I can’t pretend Trails does everything right. There are patches of insensitivity, many friends of mine have alerted me to a precipitous drop in quality to come, and in some senses the slowness can be too slow. All that said however, it’s a franchise which has—thus far—managed to make me feel something in a genre I love, when many other games have not. This of course can be tied up in a lot of things; I could simply be experiencing a shift in prioritization, for instance, but I would be loath to say it is anything as simple as just being fresh.

Craft is a thing I endlessly appreciate. When a game is made by a person having a good time, intentionally seeking to express something, it can be an enjoyable experience even when there are bumps in the road. I also love games meticulously ground down and polished over thousands of iterations. Something simple can be beautiful when worked down to its most unadulterated pure concept.
The Trails games ultimately feel like neither of these things, a perfect middle point of design maximalism. The jaggedness of encounter balance is frequently alarming, exploding you with ice-wielding sewer toucans without warning. There are times where the gameplay feels like a tertiary concern when compared to the lavish treatment of the writing. Yet, I can only find myself compelled.
There have been very few games with this much emphasis placed on writing, characters, and immersion, combined with this particular sense of aesthetic; it hits my buttons in a way that makes me feel like I was always the target audience. On more than one occasion I have said that this game feels like a portal into someone else’s nostalgia for this genre. It is a glimpse back in time, back when this genre had novel ideas and wasn’t simply a series of outstanding examples endlessly copycatted until I almost wished they never existed at all.
Despite the implied cynicism, I will continue to play Trails; I will continue to play JRPGs even as I find myself growing more and more estranged from the kind of things fellow fans seem to want and appreciate. In the end, I just love a world that feels like I could ask a question about the setting and somewhere—provided I had the know-how and the desire to dig—find an answer.
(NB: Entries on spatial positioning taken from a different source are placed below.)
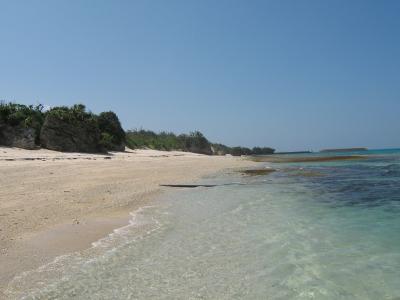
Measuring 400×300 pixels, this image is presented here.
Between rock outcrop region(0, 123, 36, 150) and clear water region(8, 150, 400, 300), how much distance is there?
30276 mm

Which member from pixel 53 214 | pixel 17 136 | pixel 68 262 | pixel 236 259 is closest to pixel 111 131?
pixel 17 136

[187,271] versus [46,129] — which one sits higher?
[46,129]

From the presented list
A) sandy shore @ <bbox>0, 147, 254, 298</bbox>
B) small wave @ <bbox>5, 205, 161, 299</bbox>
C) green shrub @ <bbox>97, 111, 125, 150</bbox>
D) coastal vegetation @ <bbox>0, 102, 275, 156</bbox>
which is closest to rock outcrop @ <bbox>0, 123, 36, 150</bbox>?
coastal vegetation @ <bbox>0, 102, 275, 156</bbox>

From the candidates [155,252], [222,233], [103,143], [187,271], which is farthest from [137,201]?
[103,143]

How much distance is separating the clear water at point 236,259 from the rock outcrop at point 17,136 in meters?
30.3

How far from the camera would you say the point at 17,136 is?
37.2m

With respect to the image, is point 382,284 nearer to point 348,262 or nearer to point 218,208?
point 348,262

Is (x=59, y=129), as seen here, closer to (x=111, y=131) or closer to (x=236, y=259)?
(x=111, y=131)

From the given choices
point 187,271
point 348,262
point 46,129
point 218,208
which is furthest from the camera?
point 46,129

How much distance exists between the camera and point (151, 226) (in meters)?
8.70

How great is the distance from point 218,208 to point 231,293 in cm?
663

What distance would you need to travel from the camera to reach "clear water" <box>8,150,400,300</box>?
192 inches

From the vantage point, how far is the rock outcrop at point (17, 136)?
36.6 meters

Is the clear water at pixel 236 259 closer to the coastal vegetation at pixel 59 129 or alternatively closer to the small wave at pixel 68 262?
the small wave at pixel 68 262
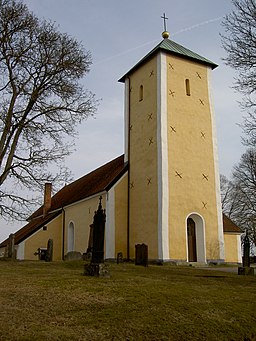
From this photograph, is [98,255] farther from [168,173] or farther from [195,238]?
[195,238]

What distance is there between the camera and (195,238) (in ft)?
68.1

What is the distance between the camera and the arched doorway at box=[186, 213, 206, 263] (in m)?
20.3

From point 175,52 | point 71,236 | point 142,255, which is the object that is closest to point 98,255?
point 142,255

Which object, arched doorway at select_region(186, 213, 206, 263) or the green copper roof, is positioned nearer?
arched doorway at select_region(186, 213, 206, 263)

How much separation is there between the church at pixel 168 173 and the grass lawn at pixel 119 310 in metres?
9.78

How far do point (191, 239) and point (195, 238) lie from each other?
0.22 meters

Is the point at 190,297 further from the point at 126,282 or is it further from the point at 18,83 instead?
the point at 18,83

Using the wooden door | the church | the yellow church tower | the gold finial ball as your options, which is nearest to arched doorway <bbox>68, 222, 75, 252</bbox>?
the church

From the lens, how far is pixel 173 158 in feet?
66.8

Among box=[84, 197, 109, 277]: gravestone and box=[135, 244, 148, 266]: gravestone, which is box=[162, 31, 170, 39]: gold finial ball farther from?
box=[84, 197, 109, 277]: gravestone

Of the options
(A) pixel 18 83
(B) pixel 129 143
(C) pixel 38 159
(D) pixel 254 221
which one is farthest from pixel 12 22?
(D) pixel 254 221

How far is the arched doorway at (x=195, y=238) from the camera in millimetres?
20344

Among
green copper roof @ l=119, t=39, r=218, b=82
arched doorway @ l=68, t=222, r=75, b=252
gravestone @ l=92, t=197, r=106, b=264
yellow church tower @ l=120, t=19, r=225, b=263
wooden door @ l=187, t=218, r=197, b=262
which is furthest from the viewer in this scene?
arched doorway @ l=68, t=222, r=75, b=252

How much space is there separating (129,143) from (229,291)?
14548 mm
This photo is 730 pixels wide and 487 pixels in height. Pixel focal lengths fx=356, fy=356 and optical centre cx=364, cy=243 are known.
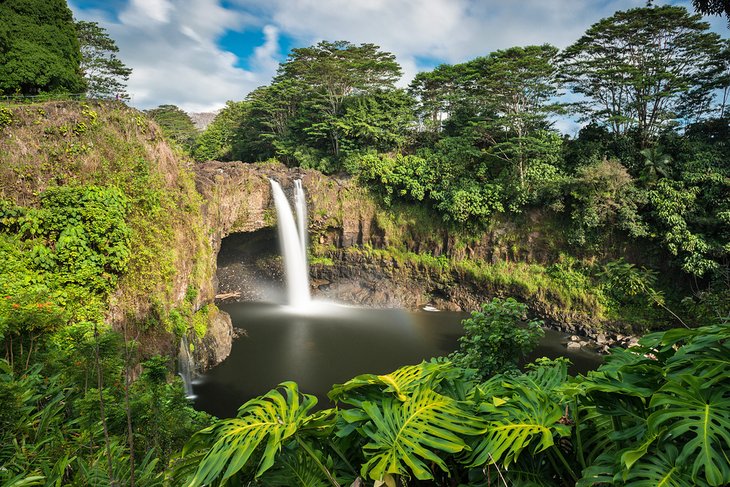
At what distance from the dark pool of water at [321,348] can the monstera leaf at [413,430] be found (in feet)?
23.6

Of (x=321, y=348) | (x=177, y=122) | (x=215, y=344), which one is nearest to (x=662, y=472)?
(x=215, y=344)

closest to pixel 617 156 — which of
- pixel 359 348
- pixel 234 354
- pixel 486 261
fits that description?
pixel 486 261

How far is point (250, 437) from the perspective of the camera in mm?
1405

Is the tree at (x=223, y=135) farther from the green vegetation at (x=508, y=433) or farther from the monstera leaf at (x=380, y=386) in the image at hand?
the green vegetation at (x=508, y=433)

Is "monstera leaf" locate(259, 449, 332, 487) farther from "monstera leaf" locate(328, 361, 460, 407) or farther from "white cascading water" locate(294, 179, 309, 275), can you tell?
"white cascading water" locate(294, 179, 309, 275)

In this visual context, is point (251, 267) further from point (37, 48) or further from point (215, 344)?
point (37, 48)

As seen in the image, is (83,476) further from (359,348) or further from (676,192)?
(676,192)

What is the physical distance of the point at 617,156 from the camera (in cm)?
A: 1349

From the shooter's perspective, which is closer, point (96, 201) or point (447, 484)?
point (447, 484)

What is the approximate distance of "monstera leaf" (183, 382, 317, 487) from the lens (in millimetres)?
1299

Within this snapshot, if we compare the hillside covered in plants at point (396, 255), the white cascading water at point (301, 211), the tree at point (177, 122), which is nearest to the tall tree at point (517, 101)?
the hillside covered in plants at point (396, 255)

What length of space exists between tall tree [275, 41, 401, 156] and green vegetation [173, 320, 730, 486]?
17.5 metres

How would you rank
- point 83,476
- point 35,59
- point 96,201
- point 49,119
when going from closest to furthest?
1. point 83,476
2. point 96,201
3. point 49,119
4. point 35,59

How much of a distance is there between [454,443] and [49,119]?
8.94 m
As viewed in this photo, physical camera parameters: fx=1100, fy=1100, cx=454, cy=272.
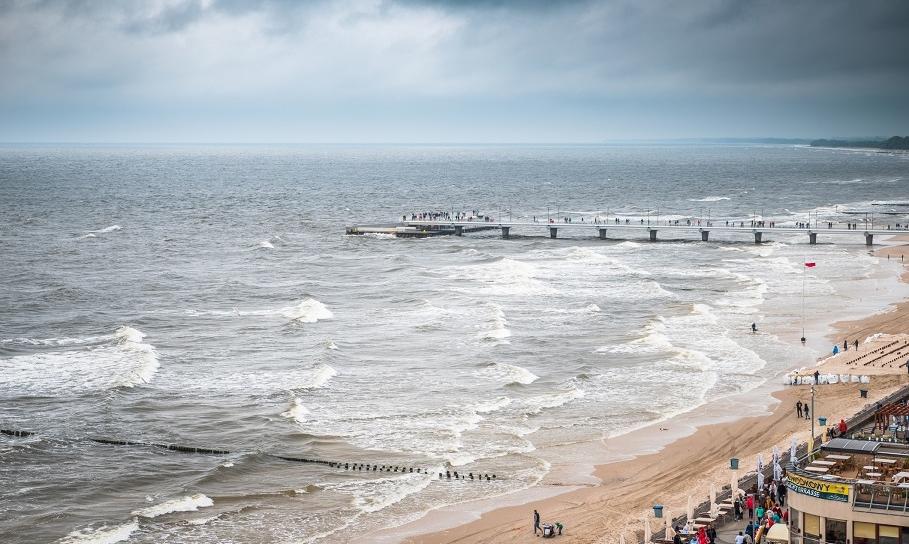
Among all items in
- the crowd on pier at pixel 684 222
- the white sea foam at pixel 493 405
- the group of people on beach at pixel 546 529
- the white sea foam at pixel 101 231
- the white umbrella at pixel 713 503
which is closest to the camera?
the white umbrella at pixel 713 503

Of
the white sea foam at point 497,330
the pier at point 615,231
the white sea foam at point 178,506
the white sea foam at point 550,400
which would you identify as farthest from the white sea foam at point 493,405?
the pier at point 615,231

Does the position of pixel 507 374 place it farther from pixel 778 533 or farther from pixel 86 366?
pixel 778 533

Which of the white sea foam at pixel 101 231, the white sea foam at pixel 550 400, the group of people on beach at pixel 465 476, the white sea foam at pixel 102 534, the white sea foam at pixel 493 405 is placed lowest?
the group of people on beach at pixel 465 476

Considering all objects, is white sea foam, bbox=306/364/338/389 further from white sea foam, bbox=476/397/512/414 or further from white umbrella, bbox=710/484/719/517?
white umbrella, bbox=710/484/719/517

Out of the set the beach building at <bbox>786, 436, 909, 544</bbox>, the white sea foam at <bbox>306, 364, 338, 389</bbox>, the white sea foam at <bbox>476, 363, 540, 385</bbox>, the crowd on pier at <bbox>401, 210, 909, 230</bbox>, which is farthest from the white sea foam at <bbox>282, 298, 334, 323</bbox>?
the crowd on pier at <bbox>401, 210, 909, 230</bbox>

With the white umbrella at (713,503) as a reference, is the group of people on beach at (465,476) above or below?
below

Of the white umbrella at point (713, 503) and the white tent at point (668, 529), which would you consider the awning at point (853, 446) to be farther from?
the white tent at point (668, 529)

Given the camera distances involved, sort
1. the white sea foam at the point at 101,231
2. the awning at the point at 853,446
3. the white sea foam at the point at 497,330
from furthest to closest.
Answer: the white sea foam at the point at 101,231, the white sea foam at the point at 497,330, the awning at the point at 853,446

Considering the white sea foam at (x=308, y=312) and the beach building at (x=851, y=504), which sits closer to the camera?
the beach building at (x=851, y=504)
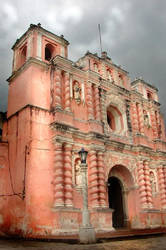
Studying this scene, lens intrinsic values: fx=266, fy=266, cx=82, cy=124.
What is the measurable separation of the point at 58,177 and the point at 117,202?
6.58m

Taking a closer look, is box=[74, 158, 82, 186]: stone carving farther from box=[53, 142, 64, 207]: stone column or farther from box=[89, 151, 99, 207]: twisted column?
box=[53, 142, 64, 207]: stone column

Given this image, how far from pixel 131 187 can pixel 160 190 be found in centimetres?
287

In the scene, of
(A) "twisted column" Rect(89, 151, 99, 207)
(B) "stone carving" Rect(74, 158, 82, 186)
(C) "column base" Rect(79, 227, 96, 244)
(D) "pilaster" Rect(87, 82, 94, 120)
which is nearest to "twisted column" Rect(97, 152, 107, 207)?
(A) "twisted column" Rect(89, 151, 99, 207)

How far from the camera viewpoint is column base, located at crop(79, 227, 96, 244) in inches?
395

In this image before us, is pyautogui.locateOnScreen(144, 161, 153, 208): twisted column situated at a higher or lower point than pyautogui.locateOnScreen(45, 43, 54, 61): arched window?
lower

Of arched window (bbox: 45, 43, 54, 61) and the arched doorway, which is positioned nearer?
the arched doorway

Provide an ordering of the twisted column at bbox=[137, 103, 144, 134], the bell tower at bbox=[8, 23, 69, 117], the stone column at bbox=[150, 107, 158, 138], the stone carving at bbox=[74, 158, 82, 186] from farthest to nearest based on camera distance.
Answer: the stone column at bbox=[150, 107, 158, 138] < the twisted column at bbox=[137, 103, 144, 134] < the bell tower at bbox=[8, 23, 69, 117] < the stone carving at bbox=[74, 158, 82, 186]

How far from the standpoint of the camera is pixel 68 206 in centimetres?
1312

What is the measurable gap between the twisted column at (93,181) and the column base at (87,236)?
406 centimetres

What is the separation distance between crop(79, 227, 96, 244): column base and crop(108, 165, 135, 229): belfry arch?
735 centimetres

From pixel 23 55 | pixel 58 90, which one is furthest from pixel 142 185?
pixel 23 55

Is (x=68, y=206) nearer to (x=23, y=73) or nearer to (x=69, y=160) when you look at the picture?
(x=69, y=160)

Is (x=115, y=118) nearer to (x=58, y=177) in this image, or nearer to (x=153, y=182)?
(x=153, y=182)

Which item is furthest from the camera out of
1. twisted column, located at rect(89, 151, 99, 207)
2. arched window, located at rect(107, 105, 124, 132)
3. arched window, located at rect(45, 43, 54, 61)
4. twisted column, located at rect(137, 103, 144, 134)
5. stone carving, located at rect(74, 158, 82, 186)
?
twisted column, located at rect(137, 103, 144, 134)
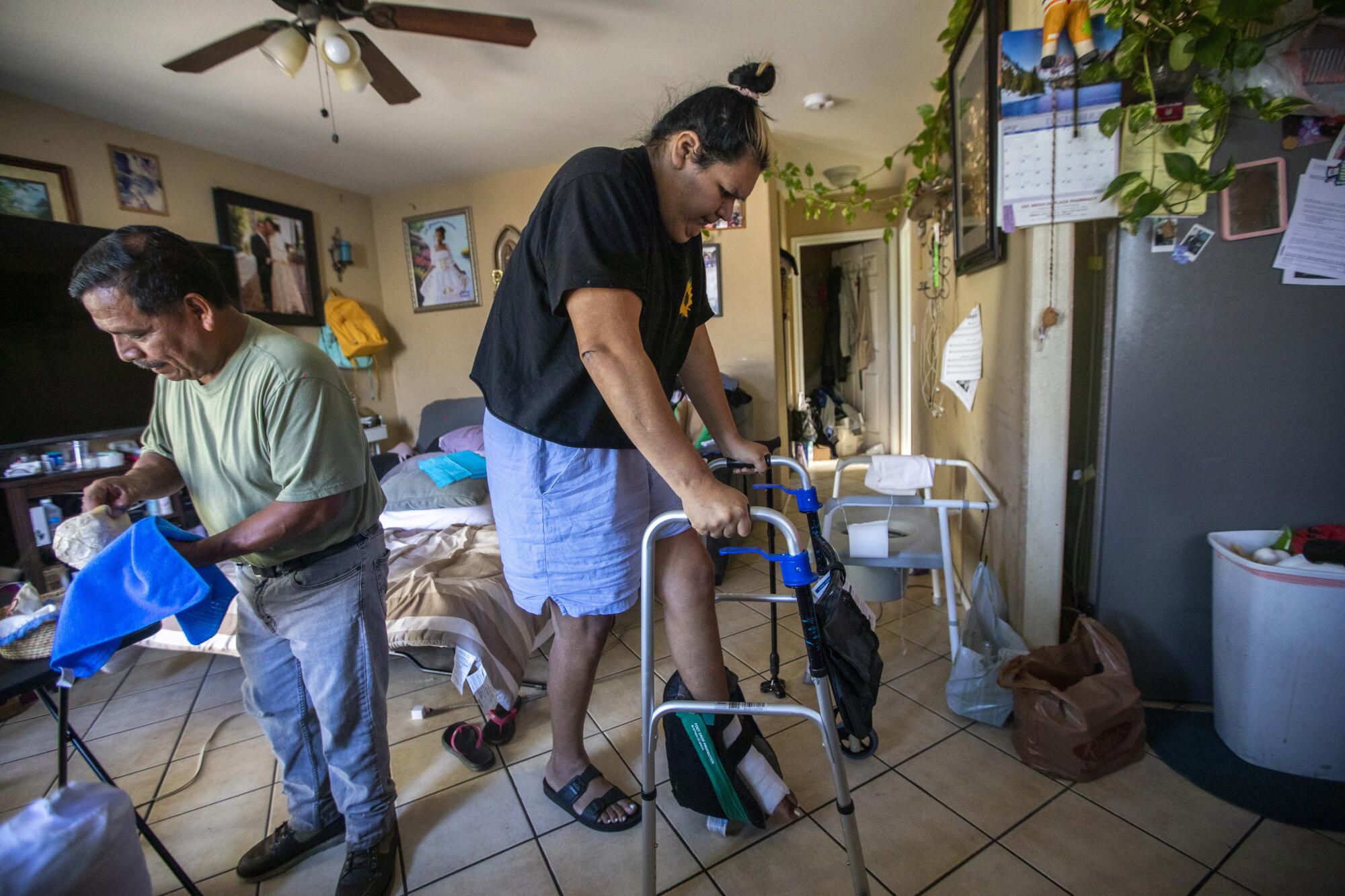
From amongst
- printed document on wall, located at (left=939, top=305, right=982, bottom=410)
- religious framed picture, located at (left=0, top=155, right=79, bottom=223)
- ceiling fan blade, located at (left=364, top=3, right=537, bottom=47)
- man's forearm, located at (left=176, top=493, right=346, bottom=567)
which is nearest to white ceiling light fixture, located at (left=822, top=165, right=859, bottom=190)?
printed document on wall, located at (left=939, top=305, right=982, bottom=410)

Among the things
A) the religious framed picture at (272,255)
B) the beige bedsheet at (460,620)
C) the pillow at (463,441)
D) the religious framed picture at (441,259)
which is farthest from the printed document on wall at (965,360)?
the religious framed picture at (272,255)

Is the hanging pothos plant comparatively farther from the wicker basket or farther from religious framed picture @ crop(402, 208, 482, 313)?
religious framed picture @ crop(402, 208, 482, 313)

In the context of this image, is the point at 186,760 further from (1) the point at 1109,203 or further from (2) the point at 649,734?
(1) the point at 1109,203

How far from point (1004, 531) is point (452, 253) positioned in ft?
12.7

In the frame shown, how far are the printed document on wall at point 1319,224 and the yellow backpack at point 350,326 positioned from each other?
446 cm

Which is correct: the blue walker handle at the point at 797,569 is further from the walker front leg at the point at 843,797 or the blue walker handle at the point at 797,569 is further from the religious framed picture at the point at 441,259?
the religious framed picture at the point at 441,259

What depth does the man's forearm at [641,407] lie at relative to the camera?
92cm

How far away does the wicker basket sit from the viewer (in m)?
1.04

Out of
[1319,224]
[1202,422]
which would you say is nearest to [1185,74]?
[1319,224]

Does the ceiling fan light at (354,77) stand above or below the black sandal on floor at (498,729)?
above

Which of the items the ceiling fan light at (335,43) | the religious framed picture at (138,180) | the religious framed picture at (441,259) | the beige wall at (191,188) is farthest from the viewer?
the religious framed picture at (441,259)

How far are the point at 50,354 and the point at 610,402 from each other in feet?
10.7

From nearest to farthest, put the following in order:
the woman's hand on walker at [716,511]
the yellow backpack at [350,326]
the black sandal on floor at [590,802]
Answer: the woman's hand on walker at [716,511]
the black sandal on floor at [590,802]
the yellow backpack at [350,326]

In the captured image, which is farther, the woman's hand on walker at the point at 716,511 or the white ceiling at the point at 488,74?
the white ceiling at the point at 488,74
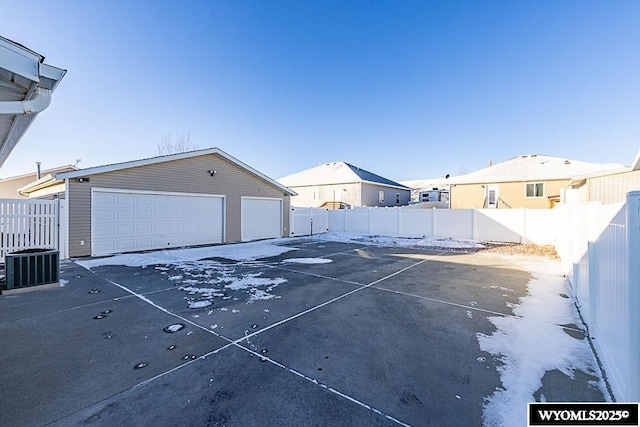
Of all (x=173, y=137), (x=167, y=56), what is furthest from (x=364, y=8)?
(x=173, y=137)

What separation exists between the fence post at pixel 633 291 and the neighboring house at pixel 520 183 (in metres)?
19.7

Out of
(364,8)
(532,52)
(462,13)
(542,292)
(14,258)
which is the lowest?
(542,292)

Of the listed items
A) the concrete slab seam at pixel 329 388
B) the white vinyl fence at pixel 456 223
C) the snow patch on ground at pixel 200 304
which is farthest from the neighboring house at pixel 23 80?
the white vinyl fence at pixel 456 223

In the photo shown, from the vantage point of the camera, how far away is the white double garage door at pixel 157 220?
392 inches

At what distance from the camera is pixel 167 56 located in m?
12.5

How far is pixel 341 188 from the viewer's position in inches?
995

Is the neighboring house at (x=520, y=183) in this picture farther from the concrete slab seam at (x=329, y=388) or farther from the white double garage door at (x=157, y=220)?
the concrete slab seam at (x=329, y=388)

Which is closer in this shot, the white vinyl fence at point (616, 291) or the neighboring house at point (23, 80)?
the white vinyl fence at point (616, 291)

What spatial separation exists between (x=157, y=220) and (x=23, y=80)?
8.03 metres

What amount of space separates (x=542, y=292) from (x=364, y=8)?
39.4 ft

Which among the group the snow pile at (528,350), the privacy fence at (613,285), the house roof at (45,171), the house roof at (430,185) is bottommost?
the snow pile at (528,350)

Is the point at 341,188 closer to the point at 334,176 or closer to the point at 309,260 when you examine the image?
the point at 334,176

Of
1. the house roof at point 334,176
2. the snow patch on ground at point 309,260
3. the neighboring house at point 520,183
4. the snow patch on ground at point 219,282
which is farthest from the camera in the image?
the house roof at point 334,176

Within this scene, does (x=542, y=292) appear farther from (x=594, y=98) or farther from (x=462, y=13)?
(x=594, y=98)
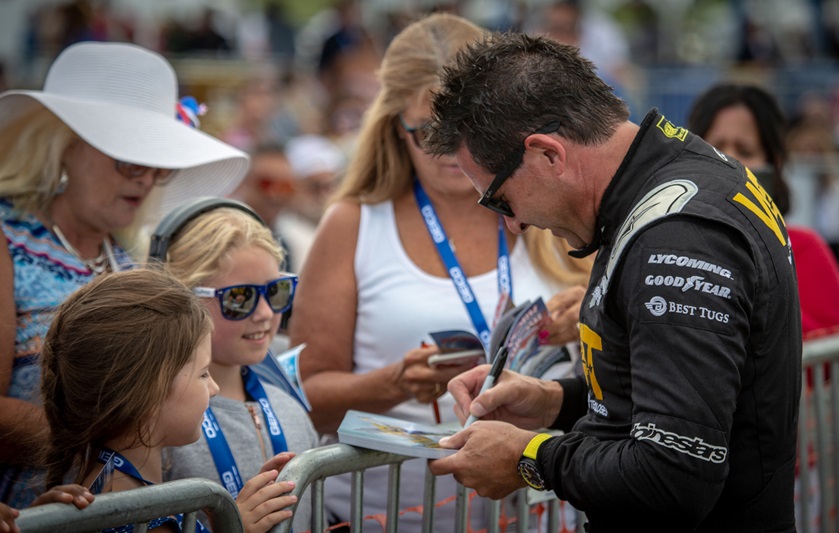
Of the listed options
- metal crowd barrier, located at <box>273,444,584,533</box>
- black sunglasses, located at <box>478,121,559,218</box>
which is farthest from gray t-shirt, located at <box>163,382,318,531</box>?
black sunglasses, located at <box>478,121,559,218</box>

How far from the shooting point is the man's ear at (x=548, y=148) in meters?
2.24

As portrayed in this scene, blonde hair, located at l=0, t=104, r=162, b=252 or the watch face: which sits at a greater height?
blonde hair, located at l=0, t=104, r=162, b=252

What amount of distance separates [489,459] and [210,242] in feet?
3.79

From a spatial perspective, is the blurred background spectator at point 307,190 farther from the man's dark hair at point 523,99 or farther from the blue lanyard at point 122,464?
the man's dark hair at point 523,99

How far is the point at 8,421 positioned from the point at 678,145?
1.92 metres

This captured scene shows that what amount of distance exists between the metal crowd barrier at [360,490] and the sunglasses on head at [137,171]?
1255 millimetres

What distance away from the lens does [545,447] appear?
2334 mm

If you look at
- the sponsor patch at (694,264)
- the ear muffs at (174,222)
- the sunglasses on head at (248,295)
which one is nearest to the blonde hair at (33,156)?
the ear muffs at (174,222)

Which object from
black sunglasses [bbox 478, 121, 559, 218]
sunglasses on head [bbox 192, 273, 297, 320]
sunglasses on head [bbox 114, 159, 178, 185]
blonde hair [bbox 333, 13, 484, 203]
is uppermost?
blonde hair [bbox 333, 13, 484, 203]

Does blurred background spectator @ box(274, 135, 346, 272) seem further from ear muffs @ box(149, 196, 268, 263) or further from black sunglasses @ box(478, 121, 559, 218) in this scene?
black sunglasses @ box(478, 121, 559, 218)

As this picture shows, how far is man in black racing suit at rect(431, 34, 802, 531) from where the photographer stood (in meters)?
2.02

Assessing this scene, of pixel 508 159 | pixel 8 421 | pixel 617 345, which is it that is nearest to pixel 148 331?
pixel 8 421

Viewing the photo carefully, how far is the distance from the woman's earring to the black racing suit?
6.09 ft

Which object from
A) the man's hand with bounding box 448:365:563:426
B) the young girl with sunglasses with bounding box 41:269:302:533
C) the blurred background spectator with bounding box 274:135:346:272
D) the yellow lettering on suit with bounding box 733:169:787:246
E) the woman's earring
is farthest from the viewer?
the blurred background spectator with bounding box 274:135:346:272
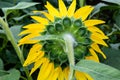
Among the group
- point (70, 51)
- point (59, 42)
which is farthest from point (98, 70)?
point (59, 42)

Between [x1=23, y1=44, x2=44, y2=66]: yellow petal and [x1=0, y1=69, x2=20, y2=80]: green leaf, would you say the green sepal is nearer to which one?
[x1=23, y1=44, x2=44, y2=66]: yellow petal

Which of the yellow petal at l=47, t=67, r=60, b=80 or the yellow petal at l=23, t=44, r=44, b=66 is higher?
the yellow petal at l=23, t=44, r=44, b=66

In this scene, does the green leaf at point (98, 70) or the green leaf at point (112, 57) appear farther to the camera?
the green leaf at point (112, 57)

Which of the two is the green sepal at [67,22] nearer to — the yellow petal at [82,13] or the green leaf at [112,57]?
the yellow petal at [82,13]

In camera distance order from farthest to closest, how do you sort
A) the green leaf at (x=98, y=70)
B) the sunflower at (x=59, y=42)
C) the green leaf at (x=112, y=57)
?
the green leaf at (x=112, y=57), the sunflower at (x=59, y=42), the green leaf at (x=98, y=70)

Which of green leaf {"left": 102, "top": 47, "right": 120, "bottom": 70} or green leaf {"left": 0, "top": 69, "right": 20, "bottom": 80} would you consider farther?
green leaf {"left": 102, "top": 47, "right": 120, "bottom": 70}

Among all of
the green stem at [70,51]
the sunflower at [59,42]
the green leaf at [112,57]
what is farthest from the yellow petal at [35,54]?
the green leaf at [112,57]

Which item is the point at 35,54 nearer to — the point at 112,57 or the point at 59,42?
the point at 59,42

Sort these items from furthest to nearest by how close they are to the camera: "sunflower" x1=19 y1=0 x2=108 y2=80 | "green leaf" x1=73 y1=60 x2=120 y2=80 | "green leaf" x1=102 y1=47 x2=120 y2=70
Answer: "green leaf" x1=102 y1=47 x2=120 y2=70
"sunflower" x1=19 y1=0 x2=108 y2=80
"green leaf" x1=73 y1=60 x2=120 y2=80

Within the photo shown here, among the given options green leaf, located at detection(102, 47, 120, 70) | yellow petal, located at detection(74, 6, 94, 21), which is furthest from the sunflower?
green leaf, located at detection(102, 47, 120, 70)

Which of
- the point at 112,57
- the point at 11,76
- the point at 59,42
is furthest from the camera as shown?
the point at 112,57
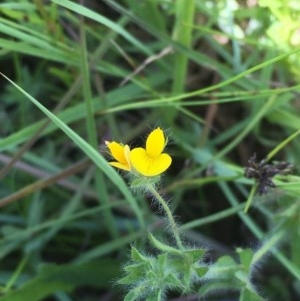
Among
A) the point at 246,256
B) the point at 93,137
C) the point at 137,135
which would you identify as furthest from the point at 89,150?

Many games are simply impressions of worlds. The electrical lines don’t actually connect to anything, the streams, topologically speaking, run uphill, and the people would starve to death because technically there isn’t enough farmland to support this population size. Those things are fine too, and even Trails isn’t immune to such oddities—it is, after all, incredibly difficult to make a world. Yet I love its detail, I love its characters, and I love a game that makes me feel guilty for not finishing side quests; not because of some lingering remnant of completionism, but because I felt like someone actually needed my help.
Ultimately, a world is a living thing, as long as we believe in it, it lives. I believe in the world of Trails. I’m excited to see what it lives to do.








An amazing read that nails the things I’ve felt about this series however the comment about the series falling off in quality is one I only slightly take issue with. I do think this is a statement that pops up one too many times, from other sources that is, but based on what you love about this series so far, I think that this series does not fall off in quality and I hope you enjoy the rest of the series as well.